Başbakan Erdoğan, Çevre ve Şehircilik Bakanlığının Dünya Çevre Günü dolayısıyla dün düzenlenen, “Katı Atık Düzenli Depolama Tesisi” toplu açılış töreninde şu mesajları verdi:
- KARABEKİR’İ DERT EDİNMİŞ: Belediyecilik mi yapacaksın, yoksa o işi bırakıp farklı alanlara mı gireceksin? Son olarak dün 1, bugün 2. Ağrı’da belediyecilik konusunda vereceği hizmetlerle, geliştireceği projelerle gündeme gelemeyenler, Kazım Karabekir’i dert edinmişler, şimdi onunla uğraşıyorlar. Erzurum’u, Kars’ı, Ağrı’yı düşmandan kurtaran orduya komutanlık eden Kazım Karabekir’in ismi her şeyden önce milletimizin gönlüne, kalbine kazınmıştır.

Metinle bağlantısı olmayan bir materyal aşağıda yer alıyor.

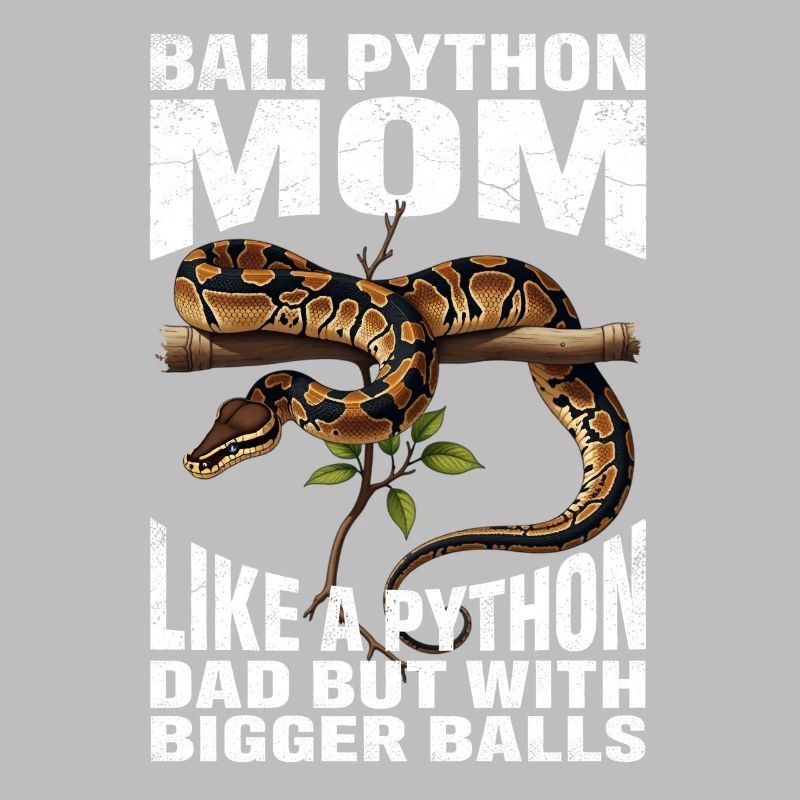 Maman Python roi Maman Serpents Terrarium Python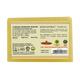 KHADI NATURAL PINEAPPLE SOAP 125 gm - Soaps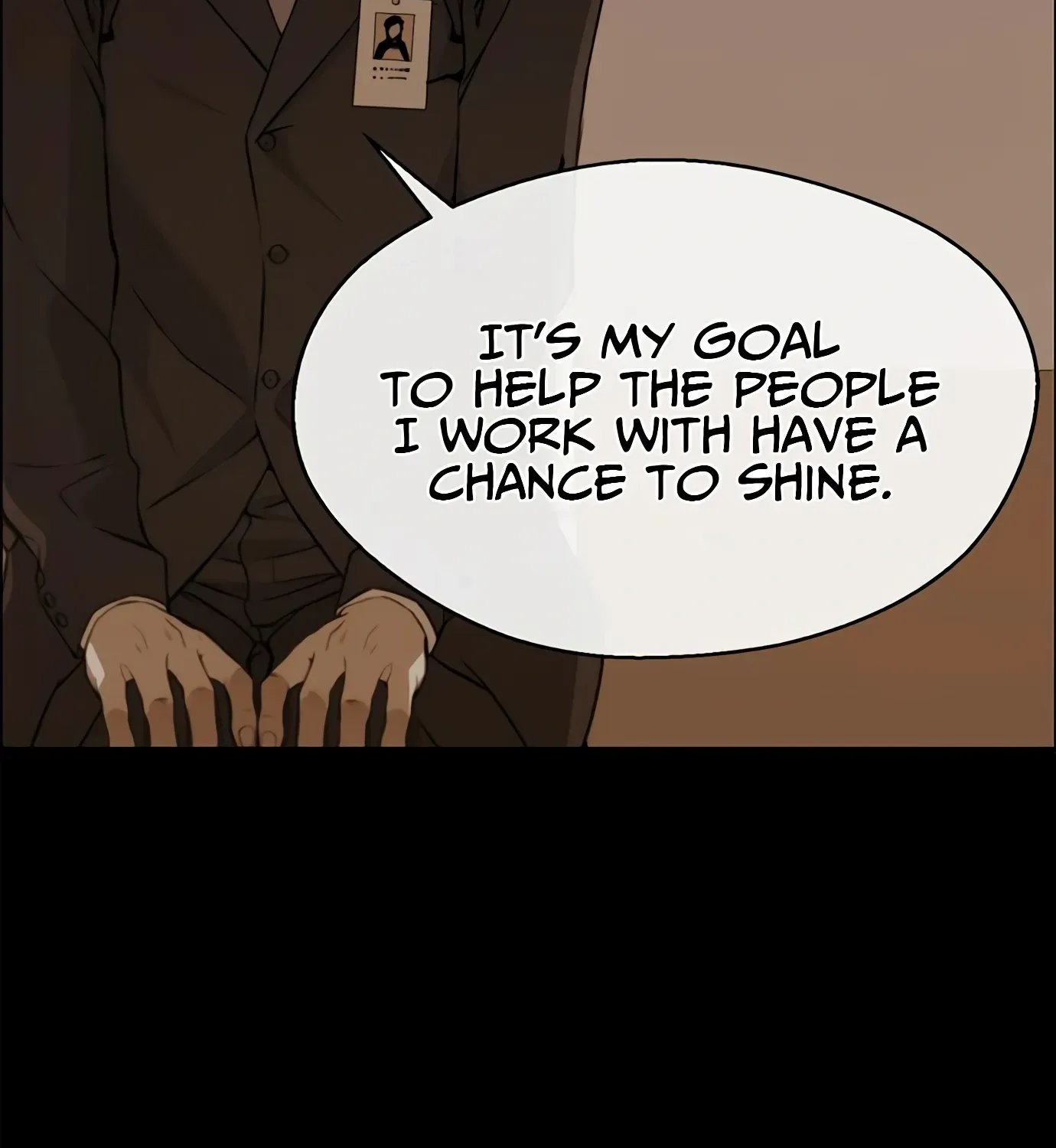 Read Real Man chapter 145 image 31 on Lezhin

- MİLLET DAHA BÜYÜĞÜNÜ DİKER: Bir taraftan beldenin veya köyün ismi Türkçe mi olsun, Kürtçe mi olsun, bununla kavga ederken, mücadele verirken, öbür taraftan kalkıp da bizim tarihimize mal olmuş böyle bir ismin sokak tabelasını kaldırmakla milletin gönlündeki izi, gönlündeki muhabbetini mi sileceğini zannediyorsun. Bu karşı ataklarını getirir, o tabelanın daha büyüğünü, daha görkemlisini, daha kalıcısını millet getirir yarın oraya yeniden diker.
- TABELALARLA UĞRAŞMA: Sen tabelalarla uğraşmayı bırak, hizmetine bak, daha mazbatanı bile almadın veya yeni aldı, kalkıp da işe buradan başlanır mı? Belediye başkanın asli işi, tabelalarla uğraşmak değil, asli işi oranın temizliğidir, suyudur, şehrin bakımıdır, şehrin imarıdır.
- KENDİLERİNİ BİTİRİYORLAR: Meseleleri silahla, kanla, şiddetle değil, siyasetle, samimiyetle, diyalogla çözmek için uğraşırken, yol kesenlerin, araç yakanların, insanı mağdur edenlerin ve bunlara arka çıkanların söyleyecek sözü kalmaz. Bir yandan ağızlarından çözüm sözünü düşürmeyip, bir yandan da çözümü sabote edecek her şeyin içinde, arkasında yer alanlar aslında kendi kendilerini bitiriyorlar.
- EDEP DIŞI YAKLAŞIM: Diyarbakır’da çocukları kaçırıldığı için oturma eylemi yapan annelere ‘onlar MİT tarafından para verilmek suretiyle oraya gelen annelerdir’ şeklinde hakaret edildi. Böyle bir edep dışı yaklaşım olabilir mi? İşte cevabı onlar bizzat kendileri verdi. Çok çirkin bir şey. Bunlarda her numara var; takiye var, yalan var, iftira var, her şey var.
- ÇEVRECİLİKLE ALAKALARI YOK: Bunların çevrecilikle alakası yok, bu Gezicilerin safiyane havasına girmek suretiyle 12, 13 tane ağaç söküldü, bir başka yere dikilecek, bunlar ağaç katliamı yapıyor diye başlattıkları olaylarda, sadece o eylemler esnasında oradaki yaptıkları çevre katliamını kimsenin unutması mümkün değil. Taksim’de, Dolmabahçe’de yaptıkları ağaç katliamı hepsi ortada, dozerlerle, loderlerle bütün çevre düzenlemesini tahrip ettikleri ortadadır.
- POLİSİ YAKANLAR ÇEVRECİ OLAMAZ: Eylemler sırasında molotofkokteyli atanlar, polisi, vatandaşı yakanlar çevrecilikten bahsedemez. Daha yeni, bakıyorsunuz polis araçlarını yakıyorlar, deviriyorlar. Adeta bunlar için günlük mesai haline geldi bu. Yolları kesiyorlar, yollarda, işi gücü yok kanal açıyorlar ‘araçlar geçmesin’ diye. Bunlara terörist mi desek, eşkıya mı desek, yol kesen mi desek, her şey var bunlarda. Destekledikleri siyasi partinin de bunlardan zaten anlayış itibarıyla farkı yok.